- INSTRUCTIONS TO FOLLOW -
Please restate every line below exactly, without any pictures.

- DATA SHOWN -

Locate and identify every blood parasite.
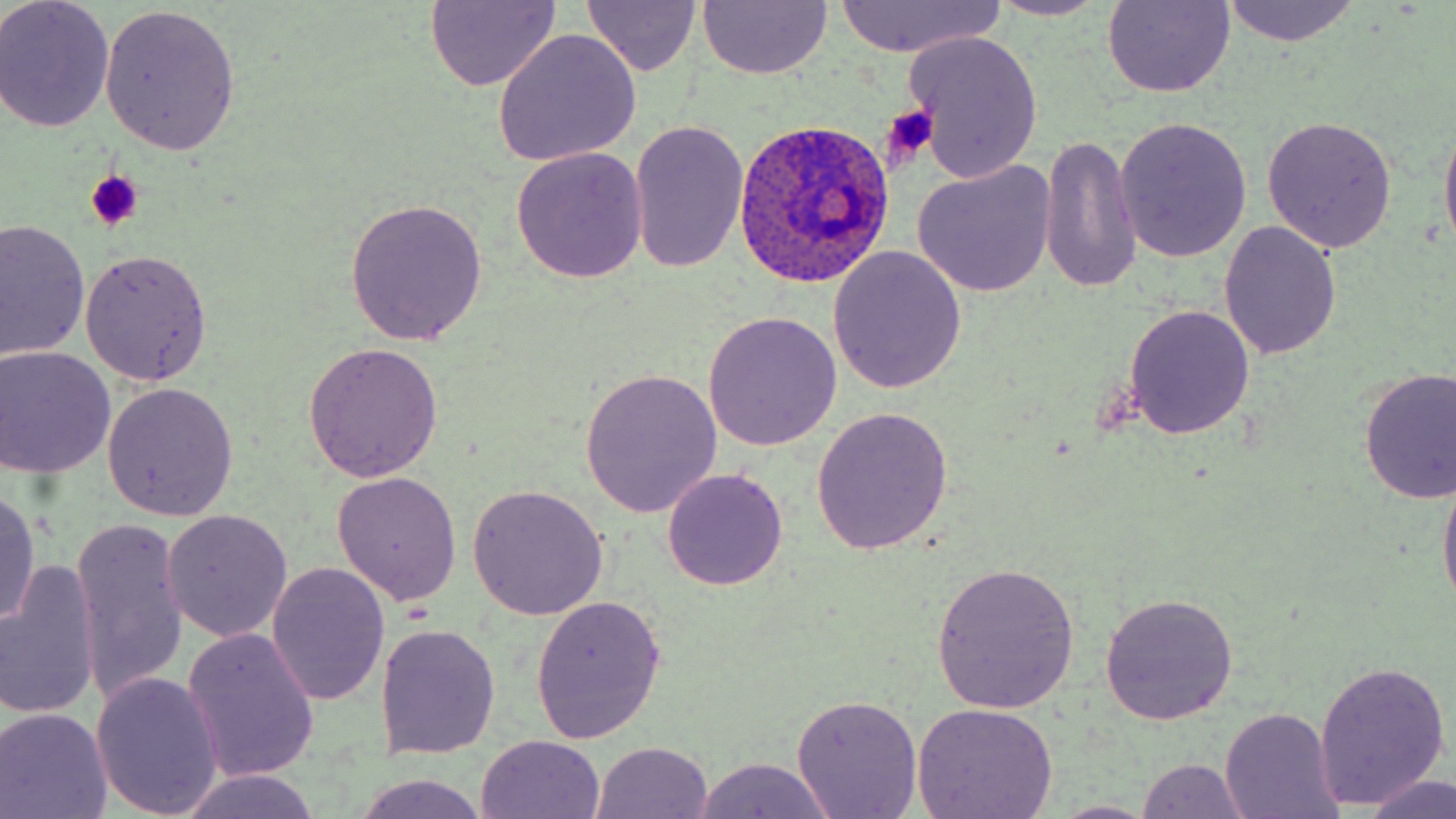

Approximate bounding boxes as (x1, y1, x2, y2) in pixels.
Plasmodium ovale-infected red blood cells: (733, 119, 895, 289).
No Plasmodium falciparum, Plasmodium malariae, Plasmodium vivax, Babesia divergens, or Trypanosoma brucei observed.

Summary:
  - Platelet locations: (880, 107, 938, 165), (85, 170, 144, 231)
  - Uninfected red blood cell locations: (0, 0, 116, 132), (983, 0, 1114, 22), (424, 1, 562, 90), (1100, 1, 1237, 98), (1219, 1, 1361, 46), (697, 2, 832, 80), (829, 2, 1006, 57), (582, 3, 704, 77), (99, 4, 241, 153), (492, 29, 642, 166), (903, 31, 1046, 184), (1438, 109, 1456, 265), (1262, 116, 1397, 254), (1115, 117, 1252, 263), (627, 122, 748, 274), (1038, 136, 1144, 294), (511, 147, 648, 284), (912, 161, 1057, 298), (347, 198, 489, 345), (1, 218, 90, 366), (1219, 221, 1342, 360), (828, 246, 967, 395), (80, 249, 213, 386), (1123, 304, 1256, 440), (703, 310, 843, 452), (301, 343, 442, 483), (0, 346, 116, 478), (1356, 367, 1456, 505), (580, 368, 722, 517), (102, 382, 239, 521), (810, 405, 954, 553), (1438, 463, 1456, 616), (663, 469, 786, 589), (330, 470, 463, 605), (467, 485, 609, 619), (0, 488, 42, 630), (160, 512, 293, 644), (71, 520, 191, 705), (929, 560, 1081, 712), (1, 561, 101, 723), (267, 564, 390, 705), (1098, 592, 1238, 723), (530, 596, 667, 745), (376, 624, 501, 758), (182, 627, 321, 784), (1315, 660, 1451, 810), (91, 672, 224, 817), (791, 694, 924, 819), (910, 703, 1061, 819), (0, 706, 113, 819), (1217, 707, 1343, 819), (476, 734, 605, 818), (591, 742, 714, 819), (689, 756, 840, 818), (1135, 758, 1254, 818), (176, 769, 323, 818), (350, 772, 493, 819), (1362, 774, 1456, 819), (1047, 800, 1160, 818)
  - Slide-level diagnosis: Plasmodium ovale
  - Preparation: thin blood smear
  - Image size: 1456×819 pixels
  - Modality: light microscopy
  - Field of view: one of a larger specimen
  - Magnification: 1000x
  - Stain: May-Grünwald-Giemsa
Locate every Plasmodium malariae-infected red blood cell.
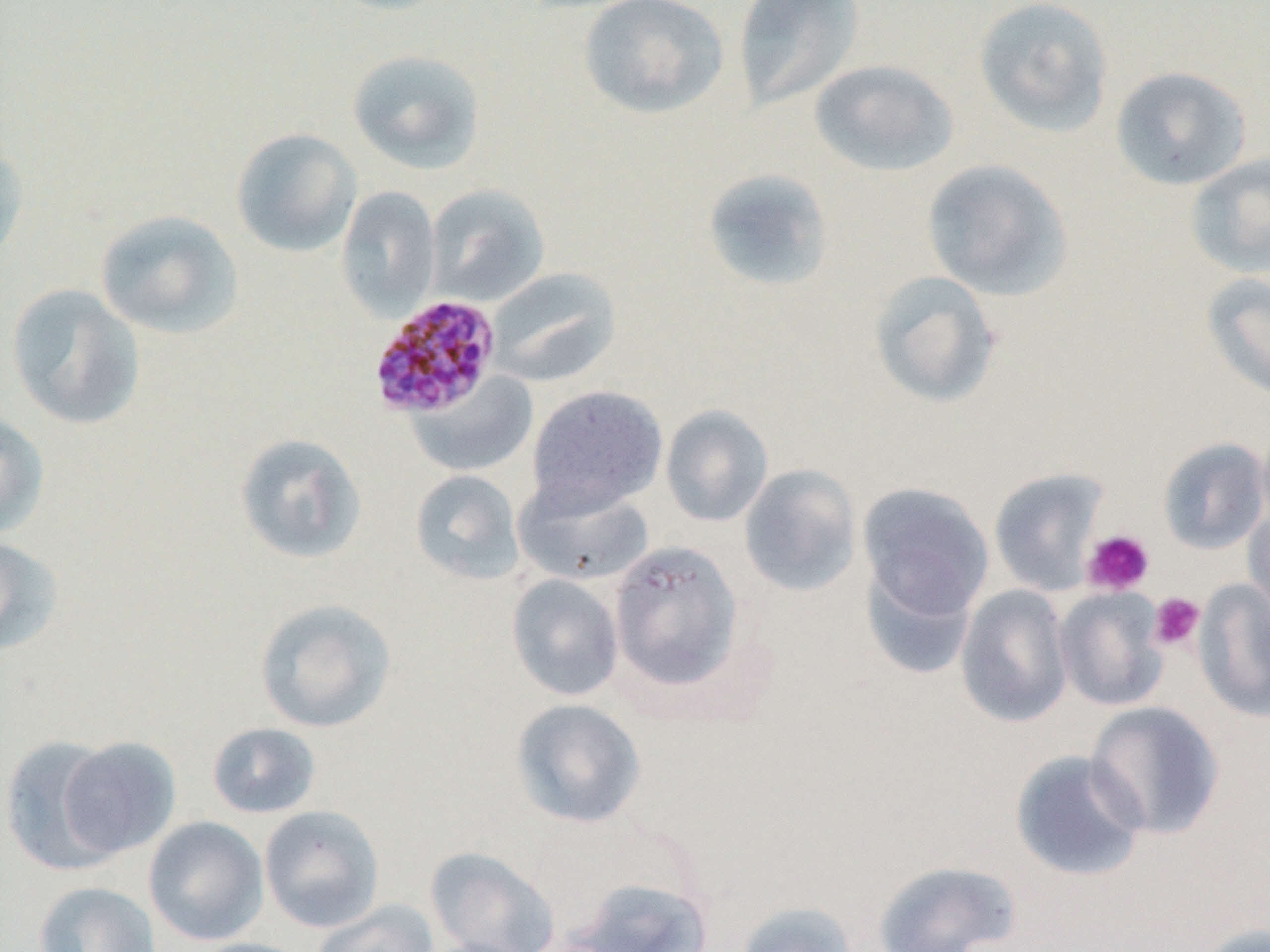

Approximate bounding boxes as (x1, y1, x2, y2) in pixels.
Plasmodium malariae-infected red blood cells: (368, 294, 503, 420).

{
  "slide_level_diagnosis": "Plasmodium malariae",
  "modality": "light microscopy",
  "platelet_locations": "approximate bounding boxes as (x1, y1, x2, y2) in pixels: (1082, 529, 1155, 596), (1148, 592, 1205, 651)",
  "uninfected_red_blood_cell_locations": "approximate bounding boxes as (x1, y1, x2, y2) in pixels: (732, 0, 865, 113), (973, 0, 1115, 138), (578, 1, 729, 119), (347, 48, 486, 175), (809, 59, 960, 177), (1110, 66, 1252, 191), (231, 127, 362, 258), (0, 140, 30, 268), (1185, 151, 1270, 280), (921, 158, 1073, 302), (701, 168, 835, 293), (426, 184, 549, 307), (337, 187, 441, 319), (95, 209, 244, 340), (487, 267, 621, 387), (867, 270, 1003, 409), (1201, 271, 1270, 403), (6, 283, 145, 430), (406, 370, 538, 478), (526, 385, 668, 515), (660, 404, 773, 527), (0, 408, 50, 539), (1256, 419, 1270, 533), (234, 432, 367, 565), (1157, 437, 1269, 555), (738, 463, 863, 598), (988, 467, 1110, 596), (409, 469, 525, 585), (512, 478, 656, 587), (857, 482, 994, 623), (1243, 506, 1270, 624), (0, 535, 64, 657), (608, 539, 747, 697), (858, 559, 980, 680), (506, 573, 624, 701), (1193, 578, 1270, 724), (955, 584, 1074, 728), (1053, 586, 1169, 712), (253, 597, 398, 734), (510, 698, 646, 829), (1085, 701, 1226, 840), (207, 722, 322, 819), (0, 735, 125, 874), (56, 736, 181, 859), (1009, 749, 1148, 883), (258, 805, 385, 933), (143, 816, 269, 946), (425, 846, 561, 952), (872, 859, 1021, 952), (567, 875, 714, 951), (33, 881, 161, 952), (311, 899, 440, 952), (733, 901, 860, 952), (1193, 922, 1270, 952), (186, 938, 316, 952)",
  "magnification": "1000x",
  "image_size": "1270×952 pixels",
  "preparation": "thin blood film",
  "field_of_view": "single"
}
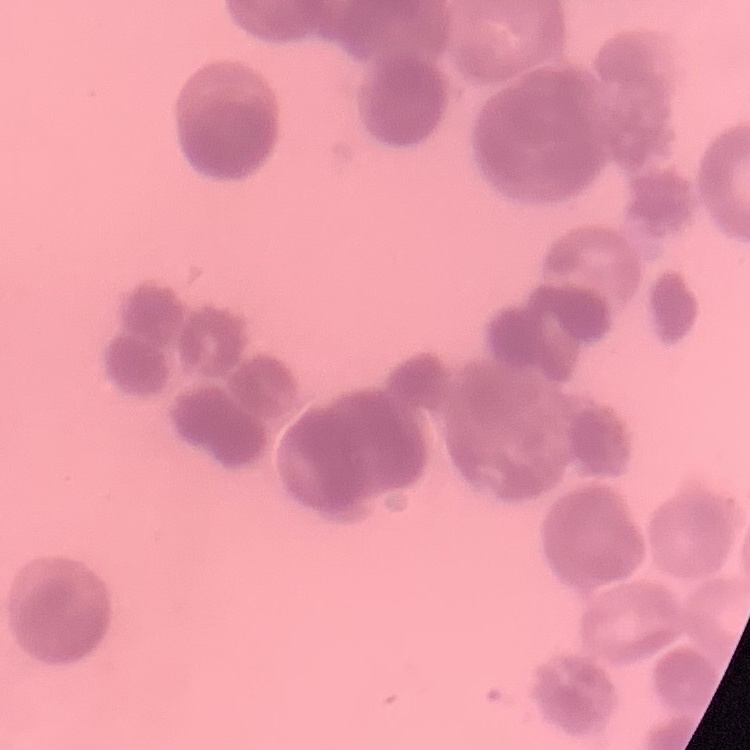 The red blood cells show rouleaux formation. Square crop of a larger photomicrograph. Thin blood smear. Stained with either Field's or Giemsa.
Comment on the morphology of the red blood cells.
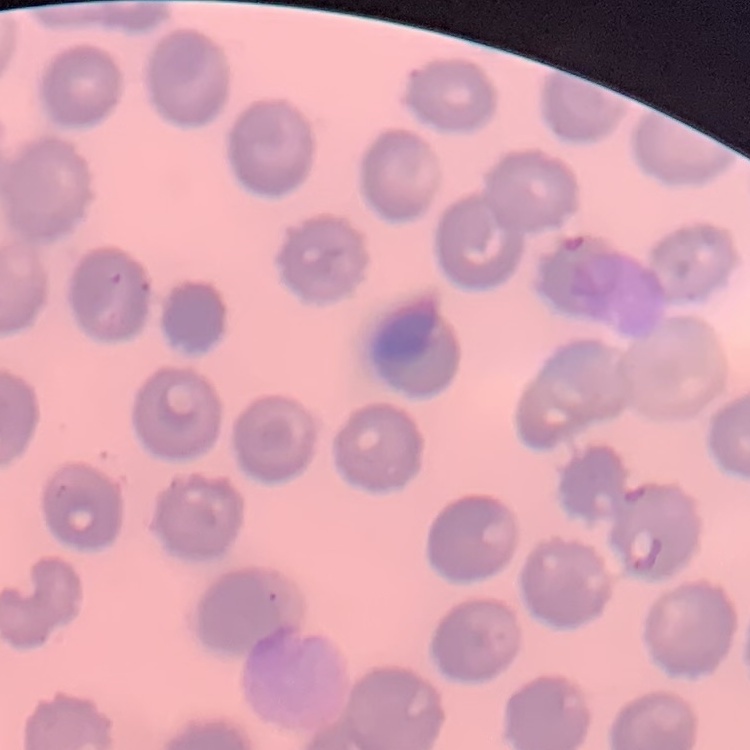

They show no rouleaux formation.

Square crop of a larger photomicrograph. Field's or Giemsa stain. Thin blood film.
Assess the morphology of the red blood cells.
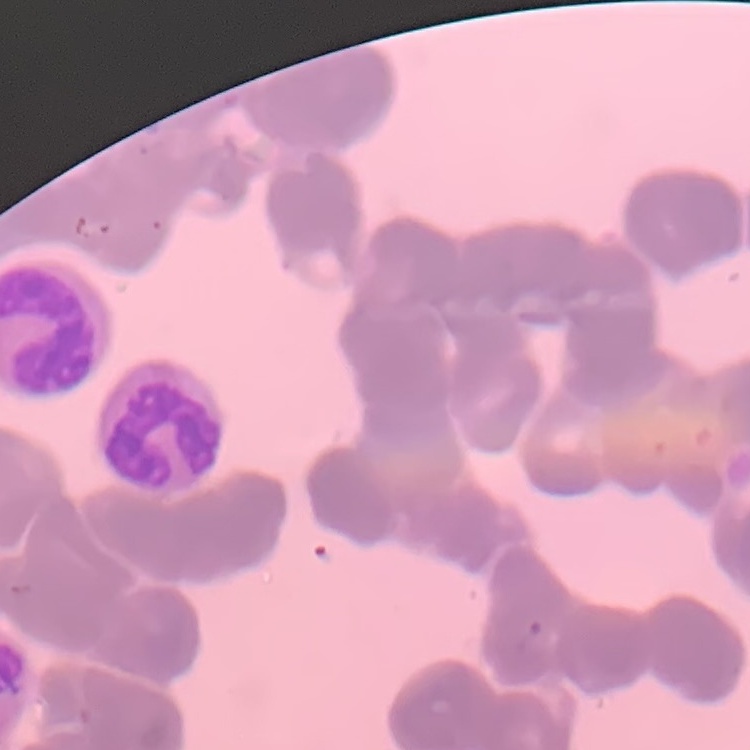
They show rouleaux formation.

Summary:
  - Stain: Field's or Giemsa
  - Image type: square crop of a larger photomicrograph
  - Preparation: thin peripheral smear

- OUTPUT FOR THIS EXERCISE -
Locate and identify every blood parasite.

Approximate bounding boxes as (x1, y1, x2, y2) in pixels.
Plasmodium ovale-infected red blood cells: (733, 119, 895, 289).
No Plasmodium falciparum, Plasmodium malariae, Plasmodium vivax, Babesia divergens, or Trypanosoma brucei observed.

Summary:
  - Platelet locations: (880, 107, 938, 165), (85, 170, 144, 231)
  - Uninfected red blood cell locations: (0, 0, 116, 132), (983, 0, 1114, 22), (424, 1, 562, 90), (1100, 1, 1237, 98), (1219, 1, 1361, 46), (697, 2, 832, 80), (829, 2, 1006, 57), (582, 3, 704, 77), (99, 4, 241, 153), (492, 29, 642, 166), (903, 31, 1046, 184), (1438, 109, 1456, 265), (1262, 116, 1397, 254), (1115, 117, 1252, 263), (627, 122, 748, 274), (1038, 136, 1144, 294), (511, 147, 648, 284), (912, 161, 1057, 298), (347, 198, 489, 345), (1, 218, 90, 366), (1219, 221, 1342, 360), (828, 246, 967, 395), (80, 249, 213, 386), (1123, 304, 1256, 440), (703, 310, 843, 452), (301, 343, 442, 483), (0, 346, 116, 478), (1356, 367, 1456, 505), (580, 368, 722, 517), (102, 382, 239, 521), (810, 405, 954, 553), (1438, 463, 1456, 616), (663, 469, 786, 589), (330, 470, 463, 605), (467, 485, 609, 619), (0, 488, 42, 630), (160, 512, 293, 644), (71, 520, 191, 705), (929, 560, 1081, 712), (1, 561, 101, 723), (267, 564, 390, 705), (1098, 592, 1238, 723), (530, 596, 667, 745), (376, 624, 501, 758), (182, 627, 321, 784), (1315, 660, 1451, 810), (91, 672, 224, 817), (791, 694, 924, 819), (910, 703, 1061, 819), (0, 706, 113, 819), (1217, 707, 1343, 819), (476, 734, 605, 818), (591, 742, 714, 819), (689, 756, 840, 818), (1135, 758, 1254, 818), (176, 769, 323, 818), (350, 772, 493, 819), (1362, 774, 1456, 819), (1047, 800, 1160, 818)
  - Slide-level diagnosis: Plasmodium ovale
  - Preparation: thin blood smear
  - Image size: 1456×819 pixels
  - Modality: light microscopy
  - Field of view: one of a larger specimen
  - Magnification: 1000x
  - Stain: May-Grünwald-Giemsa
Locate every Plasmodium malariae-infected red blood cell.

Approximate bounding boxes as (x1, y1, x2, y2) in pixels.
Plasmodium malariae-infected red blood cells: (368, 294, 503, 420).

{
  "slide_level_diagnosis": "Plasmodium malariae",
  "modality": "light microscopy",
  "platelet_locations": "approximate bounding boxes as (x1, y1, x2, y2) in pixels: (1082, 529, 1155, 596), (1148, 592, 1205, 651)",
  "uninfected_red_blood_cell_locations": "approximate bounding boxes as (x1, y1, x2, y2) in pixels: (732, 0, 865, 113), (973, 0, 1115, 138), (578, 1, 729, 119), (347, 48, 486, 175), (809, 59, 960, 177), (1110, 66, 1252, 191), (231, 127, 362, 258), (0, 140, 30, 268), (1185, 151, 1270, 280), (921, 158, 1073, 302), (701, 168, 835, 293), (426, 184, 549, 307), (337, 187, 441, 319), (95, 209, 244, 340), (487, 267, 621, 387), (867, 270, 1003, 409), (1201, 271, 1270, 403), (6, 283, 145, 430), (406, 370, 538, 478), (526, 385, 668, 515), (660, 404, 773, 527), (0, 408, 50, 539), (1256, 419, 1270, 533), (234, 432, 367, 565), (1157, 437, 1269, 555), (738, 463, 863, 598), (988, 467, 1110, 596), (409, 469, 525, 585), (512, 478, 656, 587), (857, 482, 994, 623), (1243, 506, 1270, 624), (0, 535, 64, 657), (608, 539, 747, 697), (858, 559, 980, 680), (506, 573, 624, 701), (1193, 578, 1270, 724), (955, 584, 1074, 728), (1053, 586, 1169, 712), (253, 597, 398, 734), (510, 698, 646, 829), (1085, 701, 1226, 840), (207, 722, 322, 819), (0, 735, 125, 874), (56, 736, 181, 859), (1009, 749, 1148, 883), (258, 805, 385, 933), (143, 816, 269, 946), (425, 846, 561, 952), (872, 859, 1021, 952), (567, 875, 714, 951), (33, 881, 161, 952), (311, 899, 440, 952), (733, 901, 860, 952), (1193, 922, 1270, 952), (186, 938, 316, 952)",
  "magnification": "1000x",
  "image_size": "1270×952 pixels",
  "preparation": "thin blood film",
  "field_of_view": "single"
}
 The red blood cells show rouleaux formation. Square crop of a larger photomicrograph. Thin blood smear. Stained with either Field's or Giemsa.
Comment on the morphology of the red blood cells.

They show no rouleaux formation.

Square crop of a larger photomicrograph. Field's or Giemsa stain. Thin blood film.
Assess the morphology of the red blood cells.
They show rouleaux formation.

Summary:
  - Stain: Field's or Giemsa
  - Image type: square crop of a larger photomicrograph
  - Preparation: thin peripheral smear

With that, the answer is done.